En dépit de certaines tournures maniéristes qui peuvent agacer, ses observations et ce qu'il a recueilli comme témoignages auprès des acteurs de l'industrie du numérique sont édifiants. L'auteur n'est aucunement technophobe, mais il ne cache pas non plus ses convictions anticapitalistes, écologiques, et ses inquiétudes quant au développement de l'intelligence artificielle. Il fait des propositions pour prévenir le danger tant qu'il est encore temps. Dans la dernière partie de son livre, il met à profit tout ce qu'il a appris dans ce domaine pour imaginer une fiction passablement terrifiante et crédible sur ce qui pourrait arriver lors d'une catastrophe climatique frappant San Francisco, à une petite famille coincée dans son appartement grâce à l'intelligence artificielle.


AU LOIN LA LIBERTÉ
Les pièces de théâtre de l'écrivain russe Anton Tchekhov sont fréquemment jouées, mais ses nouvelles restent pour la plupart peu connues et insuffisamment éditées en collections de poche. C'est d'autant plus dommage qu'elles ouvrent de riches perspectives pour réfléchir sur la servitude et la liberté, les occasions manquées, les vies ratées, les velléités de s'émanciper.

Le philosophe Jacques Rancière ne s'y est pas trompé et propose dans « Au loin la liberté, Essai sur Tchekhov » (éd La fabrique, 2024, 115 pages) des éclairages précieux sur des nouvelles superbement écrites où l'écrivain ne délivre aucun message militant.
Pour autant, Tchekhov, en tant que médecin et citoyen, était favorable au progrès social et révolté par la misère et l'oppression de la société tsariste. Mais son rôle d'écrivain, pour ne pas dire sa « politique d'écrivain » pour reprendre l'expression de Rancière, consistait à montrer les hommes et les femmes de diverses conditions sociales aspirant fugitivement, comme par surprise, à une forme de liberté, qui bien souvent leur échappe.

Les humains oublient de vivre, ce qui attristait l'écrivain, car chacun n'a qu'une vie. Aucun jugement ou fatalisme chez lui. Des renversements de situations arrivent souvent dans ses récits, et les êtres engoncés dans leur routine, leur ennui ou leur servitude, pourraient saisir l'occasion d'accéder à de nouvelles formes de vie.


PRENDRE SOIN DES ORTEILS ET DES ÂMES
Vous êtes écrivaine, vous avez 45 ans, toutes les maisons d'édition refusent votre dernière nouvelle, votre enfant s'est envolé du foyer, votre mari est gravement malade : que faire ? Chercher un autre job et ne pas se laisser abattre. L'héroïne de « Marzhan, mon amour » de Katja Oskamp (éd Zulma, 2023, 199 pages) tente une reconversion comme pédicure. Elle réussit sa formation et se fait embaucher dans un institut de beauté situé à Marzhan, un quartier à l'est de Berlin, qui était « autrefois la plus grande cité de préfabriqués en béton de la RDA ».

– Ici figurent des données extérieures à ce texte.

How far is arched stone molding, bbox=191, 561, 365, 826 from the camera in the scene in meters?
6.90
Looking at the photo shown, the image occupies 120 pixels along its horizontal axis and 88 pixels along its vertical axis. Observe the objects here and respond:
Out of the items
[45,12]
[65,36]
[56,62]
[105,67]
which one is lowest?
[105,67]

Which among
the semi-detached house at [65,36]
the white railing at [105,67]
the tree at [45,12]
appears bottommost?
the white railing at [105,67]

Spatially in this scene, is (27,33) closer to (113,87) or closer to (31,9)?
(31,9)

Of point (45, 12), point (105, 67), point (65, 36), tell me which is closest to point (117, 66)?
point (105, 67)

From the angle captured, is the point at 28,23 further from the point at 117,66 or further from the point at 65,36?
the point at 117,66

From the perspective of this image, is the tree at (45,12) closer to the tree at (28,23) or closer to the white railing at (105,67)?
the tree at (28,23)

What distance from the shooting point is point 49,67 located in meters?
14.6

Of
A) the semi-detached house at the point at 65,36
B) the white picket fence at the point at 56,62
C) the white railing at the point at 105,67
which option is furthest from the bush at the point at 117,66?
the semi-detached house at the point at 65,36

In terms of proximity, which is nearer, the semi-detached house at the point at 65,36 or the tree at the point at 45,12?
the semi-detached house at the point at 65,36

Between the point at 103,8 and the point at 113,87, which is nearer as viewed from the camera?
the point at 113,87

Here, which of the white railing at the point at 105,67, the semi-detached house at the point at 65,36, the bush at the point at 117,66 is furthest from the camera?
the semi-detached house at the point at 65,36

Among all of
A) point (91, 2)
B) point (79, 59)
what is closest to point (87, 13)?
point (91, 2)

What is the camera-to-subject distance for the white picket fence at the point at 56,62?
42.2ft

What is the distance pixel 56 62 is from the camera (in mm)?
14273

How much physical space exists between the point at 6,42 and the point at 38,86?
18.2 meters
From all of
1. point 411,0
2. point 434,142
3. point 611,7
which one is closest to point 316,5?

Ce n'est pas la gloire en termes de revenus, mais sur le plan humain, c'est une belle aventure. Elle découvre, avec son sens du dialogue, des vies de personnes âgées aux parcours singuliers, des histoires touchantes, parfois drôles et souvent poignantes. Car les femmes et les hommes qui viennent lui confier leurs pieds abîmés finissent par confier aussi leurs soucis, leurs petits ou grands bonheurs, avec une sincérité étonnante.

Si par hasard dernièrement, vous avez eu une petite chute de moral, lisez ce roman plein de charme ; et vous aurez envie de le faire connaître autour de vous.